L’ezrine est une protéine constituée de 586 acides aminés qui sous sa forme active va se lier à l’actine et ainsi promouvoir la formation de lamellipodia et de filopodia, qui sont des structures cellulaires. La forme inactive de l’ezrine est localisée dans le cytoplasme, puis elle est relocalisée à la membrane grâce à deux événements : sa liaison au PIP2 (Phosphatidyl Inositol Biphosphate) en son extrémité amino-terminale et sa phosphorylation sur la thréonine 567 en carboxy-terminal. La structure tridimensionnelle particulière dans sa forme inactive bloque le site de liaison à l’actine par un repliement de C-ter sur N-ter. Le PIP2 et la phosphorylation permettent le dépliement de la protéine et son interaction avec l’actine pour la formation de structures essentielles pour la motilité et le contact de la cellule avec d’autres types cellulaires (Zeidan et al., 2008).

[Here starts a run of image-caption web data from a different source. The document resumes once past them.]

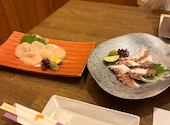 居食家 なか田゛: Nさんの2023年10月06日の3枚目の投稿写真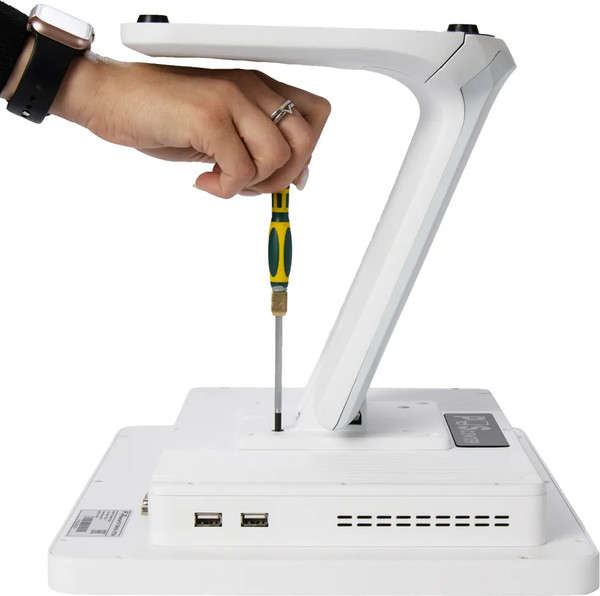 POS-монитор POScenter POS101 71068235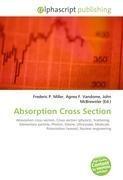 Absorption Cross Section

Le récepteur de mort Fas :
Fas est une protéine membranaire de 45kDa qui appartient à la famille des Tumors Necrosis Factor (TNF). Son activation permet son agrégation et sa liaison à son ligand naturel, Fas ligand (Fas-L), protéine de la même famille qui existe sous deux formes, l’une secrétée de 26kDa, la seconde membranaire de 40kDa. L’agrégation du récepteur Fas et son activation permettent d’activer une voie principale qui implique Fas Associated Death Domain (FADD) et qui connecte les récepteurs à la cascade des caspases. Ainsi, la supposée première protéine de cette cascade, la procaspase 8 est activée.